Günahı Kebairlerden Bazıları
Mustafa Özyurt
Büyük günah demek olan “kebire”, "maddî veya manevî bakımdan büyük olmak"mânasına gelen (kiber) kökünden türemiş bir isimdir. "B¬üyük günah" mânasında kullanılan kebîre (çoğulu kebâir), dinen yasaklandığı konusunda kesin delil bulunan ve hakkında dünyevî veya uhrevî cezası olan fiillerdir. Bunun dışında kalan kötü davranışlara da sagîre (küçük günah) denir. Israrla iş¬lenen küçük günahın büyük günaha dönüşeceği telakkisi genellikle kabul görmüştür.
Hz. Hadimi, günahı kebairi şöyle sıralamaktadır: Günahı kebairden bazıları: Namaz kılmamak. Zekât vermemek. Zina etmek. Haksız yere adam öldürmek. Namuslu bir kadını rahatsız etmek. Namuslu bir kadına iftira etmek. Sihir yapmak. Yetim malı yemek. Müslüman anne ve babasına ası gelmek. Faiz yemek. İçki içmek. Ve hırsızlık yapmak bunlar günahı kebairdendir. Birinin malını gasp etmek. Livata(kadının dübüründen ilişki kurmak), ölçü ve tartıda hıyanet, namazı vaktinden evvel takdim ve sonraya tehir etmek (Bilerek kazaya bırakmak). Haksız yere müslümanı dövmek.
Emri bi’l-marufu terk etmek. Zekâtı menetmek. Peygamber Efendimiz üzerine yalan söylemek (Efendimizin söylemediğini bildiği halde söyledi gibi). Sahabe (r.a.) sövmek. Sebepsiz yere kadını kocasından ayırmak. Kuranı kerimi öğrendikten sonra unutmak. Hayvan yakmak. Rüşvet almak ve vermek. Ehli ilim ve Kur’anı hıfzeden ve onlara hizmet edenlere ihanet etmek. Hınzır eti yemek gibi. Cenabı hak cümlesinden cümlemizi muhafaza buyursun.
İzah: Günahı kebire işleyen imandan çıkmaz, onun günah olduğunu kabul ettiği takdirde. Ama her halukarda kebire dediğimiz büyük günahlarından ve sağıre dediğimiz küçük günahlardan şiddetle kaçınmak lazımdır. Zira küçük günahlar büyük günahları işlemeğe birer basamak oluştururlar!
MAZLUM İMAN VE İSLAM
Muhterem okuyucum, mensubu bulunduğumuz yüce İslam dini, daima hakkın yanında olmayı, zulümden şiddetle kaçınmayı emretmektedir. Zulüm gören kim ne olursa olsun, eğer hakikaten mazlum durumunda ise, onun ahının tutacağını, Hadimî hz.şöyle izah etmektedir;
Mazlumun ahından, Müslüman olsun kâfir olsun kaçınmak lazım. Zira efendimiz s.a.v. ”Mazlumun bedduasından kaçının kâfir bile olsa” buyurmuştur. Çünkü kâfirlerinde duası bazen kabul olur. Şeytanı aleyhillane’nin Allah Tealadan (Ya Rabbi bana kıyamete kadar ömür ver ) dediği zaman, Mevlamız, isteğini kabul etmiştir. Şeytan mazlum değil ama kâfir olduğu muhakkaktır. Bir büyüğümüz “ Zalim olmaktan ise mazlumlardan olun. Çünkü zalimin hesabı vardır ve hesabı zordur buyurmuşlardır.) Hz. Allah zalimlerden eylemesin bizleri. (b.s.243)

▸ Alıştırmalar
1. Büyük günahlar hakkındaki metne göre “kebire” kelimesi hangi kökten türemiştir?
2. Büyük günahlar hakkındaki metinde sayılan günahlardan “yemek” fiiliyle ifade edilenlerin hepsini yazın.

▸ Verilen girdiler
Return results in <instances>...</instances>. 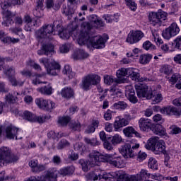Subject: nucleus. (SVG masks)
Instances as JSON below:
<instances>
[{
  "label": "nucleus",
  "instance_id": "1",
  "mask_svg": "<svg viewBox=\"0 0 181 181\" xmlns=\"http://www.w3.org/2000/svg\"><path fill=\"white\" fill-rule=\"evenodd\" d=\"M104 26L101 23H82L81 33L78 36V43L80 46L90 45L93 49H104L107 40L103 36L95 35V30Z\"/></svg>",
  "mask_w": 181,
  "mask_h": 181
},
{
  "label": "nucleus",
  "instance_id": "2",
  "mask_svg": "<svg viewBox=\"0 0 181 181\" xmlns=\"http://www.w3.org/2000/svg\"><path fill=\"white\" fill-rule=\"evenodd\" d=\"M136 90L139 98L152 100V104H159L163 100L161 93H156L155 90H152V88L146 85L136 86Z\"/></svg>",
  "mask_w": 181,
  "mask_h": 181
},
{
  "label": "nucleus",
  "instance_id": "3",
  "mask_svg": "<svg viewBox=\"0 0 181 181\" xmlns=\"http://www.w3.org/2000/svg\"><path fill=\"white\" fill-rule=\"evenodd\" d=\"M146 149H151L156 155L166 153V144L163 140H159V137L154 136L151 137L146 145Z\"/></svg>",
  "mask_w": 181,
  "mask_h": 181
},
{
  "label": "nucleus",
  "instance_id": "4",
  "mask_svg": "<svg viewBox=\"0 0 181 181\" xmlns=\"http://www.w3.org/2000/svg\"><path fill=\"white\" fill-rule=\"evenodd\" d=\"M23 3V1L21 0H2L1 3V6L3 9V19L4 23H12V12L8 9L9 6H15V5H22Z\"/></svg>",
  "mask_w": 181,
  "mask_h": 181
},
{
  "label": "nucleus",
  "instance_id": "5",
  "mask_svg": "<svg viewBox=\"0 0 181 181\" xmlns=\"http://www.w3.org/2000/svg\"><path fill=\"white\" fill-rule=\"evenodd\" d=\"M18 156L11 154V149L8 147L0 148V165L1 166H6L9 163H15L18 162Z\"/></svg>",
  "mask_w": 181,
  "mask_h": 181
},
{
  "label": "nucleus",
  "instance_id": "6",
  "mask_svg": "<svg viewBox=\"0 0 181 181\" xmlns=\"http://www.w3.org/2000/svg\"><path fill=\"white\" fill-rule=\"evenodd\" d=\"M138 149H139V144L128 143L122 145L119 151L125 159H128V158H135L138 153Z\"/></svg>",
  "mask_w": 181,
  "mask_h": 181
},
{
  "label": "nucleus",
  "instance_id": "7",
  "mask_svg": "<svg viewBox=\"0 0 181 181\" xmlns=\"http://www.w3.org/2000/svg\"><path fill=\"white\" fill-rule=\"evenodd\" d=\"M97 156L99 163L100 162H107V163H110V165H111L112 166H115V168H122V160L120 157L112 158V155L111 154L103 155L98 151Z\"/></svg>",
  "mask_w": 181,
  "mask_h": 181
},
{
  "label": "nucleus",
  "instance_id": "8",
  "mask_svg": "<svg viewBox=\"0 0 181 181\" xmlns=\"http://www.w3.org/2000/svg\"><path fill=\"white\" fill-rule=\"evenodd\" d=\"M40 63L44 64L47 69V73L49 76H57V74L60 71V64L56 61L50 62V59L47 58H42L40 59Z\"/></svg>",
  "mask_w": 181,
  "mask_h": 181
},
{
  "label": "nucleus",
  "instance_id": "9",
  "mask_svg": "<svg viewBox=\"0 0 181 181\" xmlns=\"http://www.w3.org/2000/svg\"><path fill=\"white\" fill-rule=\"evenodd\" d=\"M119 177L118 173L114 172L109 173L103 172L98 175L95 174L94 172H90L86 175L87 180L93 181L98 180V179L100 181H107L108 179H117Z\"/></svg>",
  "mask_w": 181,
  "mask_h": 181
},
{
  "label": "nucleus",
  "instance_id": "10",
  "mask_svg": "<svg viewBox=\"0 0 181 181\" xmlns=\"http://www.w3.org/2000/svg\"><path fill=\"white\" fill-rule=\"evenodd\" d=\"M56 28H54V24H45L40 30H38V37L40 39H49V40H53L52 35H54Z\"/></svg>",
  "mask_w": 181,
  "mask_h": 181
},
{
  "label": "nucleus",
  "instance_id": "11",
  "mask_svg": "<svg viewBox=\"0 0 181 181\" xmlns=\"http://www.w3.org/2000/svg\"><path fill=\"white\" fill-rule=\"evenodd\" d=\"M100 81L101 77L95 74L87 75L82 81V88L89 90L91 86H97Z\"/></svg>",
  "mask_w": 181,
  "mask_h": 181
},
{
  "label": "nucleus",
  "instance_id": "12",
  "mask_svg": "<svg viewBox=\"0 0 181 181\" xmlns=\"http://www.w3.org/2000/svg\"><path fill=\"white\" fill-rule=\"evenodd\" d=\"M168 13L162 10H159L158 12H151L148 16L150 22L153 23H160L163 21H166Z\"/></svg>",
  "mask_w": 181,
  "mask_h": 181
},
{
  "label": "nucleus",
  "instance_id": "13",
  "mask_svg": "<svg viewBox=\"0 0 181 181\" xmlns=\"http://www.w3.org/2000/svg\"><path fill=\"white\" fill-rule=\"evenodd\" d=\"M21 129L12 124L7 126L5 129V135L7 139H22V136H18Z\"/></svg>",
  "mask_w": 181,
  "mask_h": 181
},
{
  "label": "nucleus",
  "instance_id": "14",
  "mask_svg": "<svg viewBox=\"0 0 181 181\" xmlns=\"http://www.w3.org/2000/svg\"><path fill=\"white\" fill-rule=\"evenodd\" d=\"M35 103L40 110H43L44 111H52V110L56 107L54 102L45 100L42 98L35 99Z\"/></svg>",
  "mask_w": 181,
  "mask_h": 181
},
{
  "label": "nucleus",
  "instance_id": "15",
  "mask_svg": "<svg viewBox=\"0 0 181 181\" xmlns=\"http://www.w3.org/2000/svg\"><path fill=\"white\" fill-rule=\"evenodd\" d=\"M139 180L140 181L141 180H146V179H153L154 180H158V181H162L163 179V175H159V174H151L148 173L147 170L145 169H141V171L138 173L136 174Z\"/></svg>",
  "mask_w": 181,
  "mask_h": 181
},
{
  "label": "nucleus",
  "instance_id": "16",
  "mask_svg": "<svg viewBox=\"0 0 181 181\" xmlns=\"http://www.w3.org/2000/svg\"><path fill=\"white\" fill-rule=\"evenodd\" d=\"M145 35L141 30H132L127 35L126 42L130 45L138 43Z\"/></svg>",
  "mask_w": 181,
  "mask_h": 181
},
{
  "label": "nucleus",
  "instance_id": "17",
  "mask_svg": "<svg viewBox=\"0 0 181 181\" xmlns=\"http://www.w3.org/2000/svg\"><path fill=\"white\" fill-rule=\"evenodd\" d=\"M78 32V24L77 23H69L67 28L65 29L63 33H60V37L62 39H64L67 40V39H70V36L73 35V33H77Z\"/></svg>",
  "mask_w": 181,
  "mask_h": 181
},
{
  "label": "nucleus",
  "instance_id": "18",
  "mask_svg": "<svg viewBox=\"0 0 181 181\" xmlns=\"http://www.w3.org/2000/svg\"><path fill=\"white\" fill-rule=\"evenodd\" d=\"M139 124L141 131H144V132H148L152 129V120L148 118L141 117L139 120Z\"/></svg>",
  "mask_w": 181,
  "mask_h": 181
},
{
  "label": "nucleus",
  "instance_id": "19",
  "mask_svg": "<svg viewBox=\"0 0 181 181\" xmlns=\"http://www.w3.org/2000/svg\"><path fill=\"white\" fill-rule=\"evenodd\" d=\"M162 114L165 115H175V117H180L181 115V107L167 106L164 110H161Z\"/></svg>",
  "mask_w": 181,
  "mask_h": 181
},
{
  "label": "nucleus",
  "instance_id": "20",
  "mask_svg": "<svg viewBox=\"0 0 181 181\" xmlns=\"http://www.w3.org/2000/svg\"><path fill=\"white\" fill-rule=\"evenodd\" d=\"M53 52H54V45L50 43L43 44L41 49L37 51V54L49 56V54H53Z\"/></svg>",
  "mask_w": 181,
  "mask_h": 181
},
{
  "label": "nucleus",
  "instance_id": "21",
  "mask_svg": "<svg viewBox=\"0 0 181 181\" xmlns=\"http://www.w3.org/2000/svg\"><path fill=\"white\" fill-rule=\"evenodd\" d=\"M125 95L132 104H136L138 103V98L135 95V90L132 88V86H127L125 90Z\"/></svg>",
  "mask_w": 181,
  "mask_h": 181
},
{
  "label": "nucleus",
  "instance_id": "22",
  "mask_svg": "<svg viewBox=\"0 0 181 181\" xmlns=\"http://www.w3.org/2000/svg\"><path fill=\"white\" fill-rule=\"evenodd\" d=\"M59 171L56 168L49 169L45 172V176L47 181H57Z\"/></svg>",
  "mask_w": 181,
  "mask_h": 181
},
{
  "label": "nucleus",
  "instance_id": "23",
  "mask_svg": "<svg viewBox=\"0 0 181 181\" xmlns=\"http://www.w3.org/2000/svg\"><path fill=\"white\" fill-rule=\"evenodd\" d=\"M156 135L165 136L166 135V129L161 124H156L151 126V130Z\"/></svg>",
  "mask_w": 181,
  "mask_h": 181
},
{
  "label": "nucleus",
  "instance_id": "24",
  "mask_svg": "<svg viewBox=\"0 0 181 181\" xmlns=\"http://www.w3.org/2000/svg\"><path fill=\"white\" fill-rule=\"evenodd\" d=\"M98 151H93L89 154V158L88 159L89 166H98L100 163L98 161Z\"/></svg>",
  "mask_w": 181,
  "mask_h": 181
},
{
  "label": "nucleus",
  "instance_id": "25",
  "mask_svg": "<svg viewBox=\"0 0 181 181\" xmlns=\"http://www.w3.org/2000/svg\"><path fill=\"white\" fill-rule=\"evenodd\" d=\"M127 125H129V120H128V119L122 118L119 120L115 121L113 127L115 128V131L119 132L121 131V128L127 127Z\"/></svg>",
  "mask_w": 181,
  "mask_h": 181
},
{
  "label": "nucleus",
  "instance_id": "26",
  "mask_svg": "<svg viewBox=\"0 0 181 181\" xmlns=\"http://www.w3.org/2000/svg\"><path fill=\"white\" fill-rule=\"evenodd\" d=\"M45 0H36L35 16L42 18L43 16V10L45 9Z\"/></svg>",
  "mask_w": 181,
  "mask_h": 181
},
{
  "label": "nucleus",
  "instance_id": "27",
  "mask_svg": "<svg viewBox=\"0 0 181 181\" xmlns=\"http://www.w3.org/2000/svg\"><path fill=\"white\" fill-rule=\"evenodd\" d=\"M89 54L84 52V49H76L71 54L72 59L74 60H80L81 59H87Z\"/></svg>",
  "mask_w": 181,
  "mask_h": 181
},
{
  "label": "nucleus",
  "instance_id": "28",
  "mask_svg": "<svg viewBox=\"0 0 181 181\" xmlns=\"http://www.w3.org/2000/svg\"><path fill=\"white\" fill-rule=\"evenodd\" d=\"M123 134L127 138H132L134 135L135 136H139V133L132 126H129L123 129Z\"/></svg>",
  "mask_w": 181,
  "mask_h": 181
},
{
  "label": "nucleus",
  "instance_id": "29",
  "mask_svg": "<svg viewBox=\"0 0 181 181\" xmlns=\"http://www.w3.org/2000/svg\"><path fill=\"white\" fill-rule=\"evenodd\" d=\"M37 91L44 95H52V94H53V88L52 87V85L47 84L41 88H37Z\"/></svg>",
  "mask_w": 181,
  "mask_h": 181
},
{
  "label": "nucleus",
  "instance_id": "30",
  "mask_svg": "<svg viewBox=\"0 0 181 181\" xmlns=\"http://www.w3.org/2000/svg\"><path fill=\"white\" fill-rule=\"evenodd\" d=\"M61 95L68 100L74 95V91L71 87H65L61 91Z\"/></svg>",
  "mask_w": 181,
  "mask_h": 181
},
{
  "label": "nucleus",
  "instance_id": "31",
  "mask_svg": "<svg viewBox=\"0 0 181 181\" xmlns=\"http://www.w3.org/2000/svg\"><path fill=\"white\" fill-rule=\"evenodd\" d=\"M103 19L106 21V23H112V22L117 23L118 21H119V14L116 13L114 16L109 15V14H105L103 16Z\"/></svg>",
  "mask_w": 181,
  "mask_h": 181
},
{
  "label": "nucleus",
  "instance_id": "32",
  "mask_svg": "<svg viewBox=\"0 0 181 181\" xmlns=\"http://www.w3.org/2000/svg\"><path fill=\"white\" fill-rule=\"evenodd\" d=\"M131 68H122L117 71L116 75L118 78H121V77H129V75L131 74Z\"/></svg>",
  "mask_w": 181,
  "mask_h": 181
},
{
  "label": "nucleus",
  "instance_id": "33",
  "mask_svg": "<svg viewBox=\"0 0 181 181\" xmlns=\"http://www.w3.org/2000/svg\"><path fill=\"white\" fill-rule=\"evenodd\" d=\"M152 54H141L139 57V63L141 64H148L149 62L152 60Z\"/></svg>",
  "mask_w": 181,
  "mask_h": 181
},
{
  "label": "nucleus",
  "instance_id": "34",
  "mask_svg": "<svg viewBox=\"0 0 181 181\" xmlns=\"http://www.w3.org/2000/svg\"><path fill=\"white\" fill-rule=\"evenodd\" d=\"M59 173L62 176L73 175V173H74V167L71 166V167H66V168H62L59 170Z\"/></svg>",
  "mask_w": 181,
  "mask_h": 181
},
{
  "label": "nucleus",
  "instance_id": "35",
  "mask_svg": "<svg viewBox=\"0 0 181 181\" xmlns=\"http://www.w3.org/2000/svg\"><path fill=\"white\" fill-rule=\"evenodd\" d=\"M8 81H10L11 84L13 87H18V86H19L20 87H22V86H23L25 83V81L17 80L16 78H15L13 76L8 77Z\"/></svg>",
  "mask_w": 181,
  "mask_h": 181
},
{
  "label": "nucleus",
  "instance_id": "36",
  "mask_svg": "<svg viewBox=\"0 0 181 181\" xmlns=\"http://www.w3.org/2000/svg\"><path fill=\"white\" fill-rule=\"evenodd\" d=\"M23 118L27 121H30V122H36V115L29 111H25L23 112Z\"/></svg>",
  "mask_w": 181,
  "mask_h": 181
},
{
  "label": "nucleus",
  "instance_id": "37",
  "mask_svg": "<svg viewBox=\"0 0 181 181\" xmlns=\"http://www.w3.org/2000/svg\"><path fill=\"white\" fill-rule=\"evenodd\" d=\"M168 28L170 30L173 36H176V35L180 32V28H179V26H177L176 23H172Z\"/></svg>",
  "mask_w": 181,
  "mask_h": 181
},
{
  "label": "nucleus",
  "instance_id": "38",
  "mask_svg": "<svg viewBox=\"0 0 181 181\" xmlns=\"http://www.w3.org/2000/svg\"><path fill=\"white\" fill-rule=\"evenodd\" d=\"M71 119L69 116L62 117L58 119V124L62 127H66L67 124L70 122Z\"/></svg>",
  "mask_w": 181,
  "mask_h": 181
},
{
  "label": "nucleus",
  "instance_id": "39",
  "mask_svg": "<svg viewBox=\"0 0 181 181\" xmlns=\"http://www.w3.org/2000/svg\"><path fill=\"white\" fill-rule=\"evenodd\" d=\"M50 115H42L40 116H35V122H38L39 124H43L46 122V121H49L50 119Z\"/></svg>",
  "mask_w": 181,
  "mask_h": 181
},
{
  "label": "nucleus",
  "instance_id": "40",
  "mask_svg": "<svg viewBox=\"0 0 181 181\" xmlns=\"http://www.w3.org/2000/svg\"><path fill=\"white\" fill-rule=\"evenodd\" d=\"M148 166L150 169H153V170H158V161L156 159L151 158L148 160Z\"/></svg>",
  "mask_w": 181,
  "mask_h": 181
},
{
  "label": "nucleus",
  "instance_id": "41",
  "mask_svg": "<svg viewBox=\"0 0 181 181\" xmlns=\"http://www.w3.org/2000/svg\"><path fill=\"white\" fill-rule=\"evenodd\" d=\"M70 146V142L67 141V140L62 139L57 144V148L59 150L64 149V148H67Z\"/></svg>",
  "mask_w": 181,
  "mask_h": 181
},
{
  "label": "nucleus",
  "instance_id": "42",
  "mask_svg": "<svg viewBox=\"0 0 181 181\" xmlns=\"http://www.w3.org/2000/svg\"><path fill=\"white\" fill-rule=\"evenodd\" d=\"M3 69L4 70L5 74H6L8 77H11L12 76L15 75V69H13V67L9 66H4Z\"/></svg>",
  "mask_w": 181,
  "mask_h": 181
},
{
  "label": "nucleus",
  "instance_id": "43",
  "mask_svg": "<svg viewBox=\"0 0 181 181\" xmlns=\"http://www.w3.org/2000/svg\"><path fill=\"white\" fill-rule=\"evenodd\" d=\"M83 141L87 145H90V146H97V145H100V141H97V139L95 138L90 139L88 137H85Z\"/></svg>",
  "mask_w": 181,
  "mask_h": 181
},
{
  "label": "nucleus",
  "instance_id": "44",
  "mask_svg": "<svg viewBox=\"0 0 181 181\" xmlns=\"http://www.w3.org/2000/svg\"><path fill=\"white\" fill-rule=\"evenodd\" d=\"M19 38L6 37L5 39L3 40V43L6 45H11V43H19Z\"/></svg>",
  "mask_w": 181,
  "mask_h": 181
},
{
  "label": "nucleus",
  "instance_id": "45",
  "mask_svg": "<svg viewBox=\"0 0 181 181\" xmlns=\"http://www.w3.org/2000/svg\"><path fill=\"white\" fill-rule=\"evenodd\" d=\"M132 73L129 74V77H130L131 80L134 81H139L140 75L139 73L135 72L134 69L131 68Z\"/></svg>",
  "mask_w": 181,
  "mask_h": 181
},
{
  "label": "nucleus",
  "instance_id": "46",
  "mask_svg": "<svg viewBox=\"0 0 181 181\" xmlns=\"http://www.w3.org/2000/svg\"><path fill=\"white\" fill-rule=\"evenodd\" d=\"M143 48L145 50H155L156 47L153 45L149 40H147L143 43Z\"/></svg>",
  "mask_w": 181,
  "mask_h": 181
},
{
  "label": "nucleus",
  "instance_id": "47",
  "mask_svg": "<svg viewBox=\"0 0 181 181\" xmlns=\"http://www.w3.org/2000/svg\"><path fill=\"white\" fill-rule=\"evenodd\" d=\"M6 101L8 104H15V103H16V101H18V97L13 96L11 93H8L6 96Z\"/></svg>",
  "mask_w": 181,
  "mask_h": 181
},
{
  "label": "nucleus",
  "instance_id": "48",
  "mask_svg": "<svg viewBox=\"0 0 181 181\" xmlns=\"http://www.w3.org/2000/svg\"><path fill=\"white\" fill-rule=\"evenodd\" d=\"M78 163L81 165L83 172H88V160L80 159Z\"/></svg>",
  "mask_w": 181,
  "mask_h": 181
},
{
  "label": "nucleus",
  "instance_id": "49",
  "mask_svg": "<svg viewBox=\"0 0 181 181\" xmlns=\"http://www.w3.org/2000/svg\"><path fill=\"white\" fill-rule=\"evenodd\" d=\"M113 145H117L118 144H121L122 141V138L120 137L119 134H115L112 136V139H110Z\"/></svg>",
  "mask_w": 181,
  "mask_h": 181
},
{
  "label": "nucleus",
  "instance_id": "50",
  "mask_svg": "<svg viewBox=\"0 0 181 181\" xmlns=\"http://www.w3.org/2000/svg\"><path fill=\"white\" fill-rule=\"evenodd\" d=\"M21 73L22 76H25V77H29V78H30V77H35V76H36V77H42V75H40V74L33 75V74H32L30 71H28V70H23L21 71Z\"/></svg>",
  "mask_w": 181,
  "mask_h": 181
},
{
  "label": "nucleus",
  "instance_id": "51",
  "mask_svg": "<svg viewBox=\"0 0 181 181\" xmlns=\"http://www.w3.org/2000/svg\"><path fill=\"white\" fill-rule=\"evenodd\" d=\"M160 71L162 73H164V74L169 76V74H170V73H172V67L169 65H164L161 68Z\"/></svg>",
  "mask_w": 181,
  "mask_h": 181
},
{
  "label": "nucleus",
  "instance_id": "52",
  "mask_svg": "<svg viewBox=\"0 0 181 181\" xmlns=\"http://www.w3.org/2000/svg\"><path fill=\"white\" fill-rule=\"evenodd\" d=\"M46 170V167L43 165H37L35 168L32 169V172L34 173H40V172H43V170Z\"/></svg>",
  "mask_w": 181,
  "mask_h": 181
},
{
  "label": "nucleus",
  "instance_id": "53",
  "mask_svg": "<svg viewBox=\"0 0 181 181\" xmlns=\"http://www.w3.org/2000/svg\"><path fill=\"white\" fill-rule=\"evenodd\" d=\"M127 6L131 11H136V4L133 0H125Z\"/></svg>",
  "mask_w": 181,
  "mask_h": 181
},
{
  "label": "nucleus",
  "instance_id": "54",
  "mask_svg": "<svg viewBox=\"0 0 181 181\" xmlns=\"http://www.w3.org/2000/svg\"><path fill=\"white\" fill-rule=\"evenodd\" d=\"M71 128L72 131H78V132H80L81 131V124L79 122H75L71 124Z\"/></svg>",
  "mask_w": 181,
  "mask_h": 181
},
{
  "label": "nucleus",
  "instance_id": "55",
  "mask_svg": "<svg viewBox=\"0 0 181 181\" xmlns=\"http://www.w3.org/2000/svg\"><path fill=\"white\" fill-rule=\"evenodd\" d=\"M88 21L90 23H100L101 22V20L98 18V16L95 14L88 16Z\"/></svg>",
  "mask_w": 181,
  "mask_h": 181
},
{
  "label": "nucleus",
  "instance_id": "56",
  "mask_svg": "<svg viewBox=\"0 0 181 181\" xmlns=\"http://www.w3.org/2000/svg\"><path fill=\"white\" fill-rule=\"evenodd\" d=\"M162 36H163V37H164V39L169 40V39H170V37H172V36H173V35H172V33H170V30L169 28H166L163 32Z\"/></svg>",
  "mask_w": 181,
  "mask_h": 181
},
{
  "label": "nucleus",
  "instance_id": "57",
  "mask_svg": "<svg viewBox=\"0 0 181 181\" xmlns=\"http://www.w3.org/2000/svg\"><path fill=\"white\" fill-rule=\"evenodd\" d=\"M59 51L61 53H69V52H70V45H62L61 47H59Z\"/></svg>",
  "mask_w": 181,
  "mask_h": 181
},
{
  "label": "nucleus",
  "instance_id": "58",
  "mask_svg": "<svg viewBox=\"0 0 181 181\" xmlns=\"http://www.w3.org/2000/svg\"><path fill=\"white\" fill-rule=\"evenodd\" d=\"M59 135H60V133L57 134L53 131H50L49 133H47V137L49 139H56L57 141H59Z\"/></svg>",
  "mask_w": 181,
  "mask_h": 181
},
{
  "label": "nucleus",
  "instance_id": "59",
  "mask_svg": "<svg viewBox=\"0 0 181 181\" xmlns=\"http://www.w3.org/2000/svg\"><path fill=\"white\" fill-rule=\"evenodd\" d=\"M105 84H107V86H111L112 83H114V77L106 75L104 76Z\"/></svg>",
  "mask_w": 181,
  "mask_h": 181
},
{
  "label": "nucleus",
  "instance_id": "60",
  "mask_svg": "<svg viewBox=\"0 0 181 181\" xmlns=\"http://www.w3.org/2000/svg\"><path fill=\"white\" fill-rule=\"evenodd\" d=\"M99 135L101 141H103V142L110 141V139H111V137L107 136V134H105V132L104 131L100 132Z\"/></svg>",
  "mask_w": 181,
  "mask_h": 181
},
{
  "label": "nucleus",
  "instance_id": "61",
  "mask_svg": "<svg viewBox=\"0 0 181 181\" xmlns=\"http://www.w3.org/2000/svg\"><path fill=\"white\" fill-rule=\"evenodd\" d=\"M137 159L139 160H144V159H146V153L141 152V151H138L137 149V153H136Z\"/></svg>",
  "mask_w": 181,
  "mask_h": 181
},
{
  "label": "nucleus",
  "instance_id": "62",
  "mask_svg": "<svg viewBox=\"0 0 181 181\" xmlns=\"http://www.w3.org/2000/svg\"><path fill=\"white\" fill-rule=\"evenodd\" d=\"M112 111L110 110H107L106 112L104 114V118L106 121H110L112 118Z\"/></svg>",
  "mask_w": 181,
  "mask_h": 181
},
{
  "label": "nucleus",
  "instance_id": "63",
  "mask_svg": "<svg viewBox=\"0 0 181 181\" xmlns=\"http://www.w3.org/2000/svg\"><path fill=\"white\" fill-rule=\"evenodd\" d=\"M124 181H140L139 178H138V175H131L130 177H127L124 179Z\"/></svg>",
  "mask_w": 181,
  "mask_h": 181
},
{
  "label": "nucleus",
  "instance_id": "64",
  "mask_svg": "<svg viewBox=\"0 0 181 181\" xmlns=\"http://www.w3.org/2000/svg\"><path fill=\"white\" fill-rule=\"evenodd\" d=\"M175 42L176 49H178L179 50H181V36L177 37L175 40Z\"/></svg>",
  "mask_w": 181,
  "mask_h": 181
}]
</instances>
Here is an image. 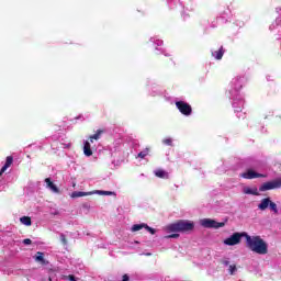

▸ Cevap listesi
1. (kiber) kökünden türemiştir.

2. Yetim malı yemek, faiz yemek, hınzır eti yemek.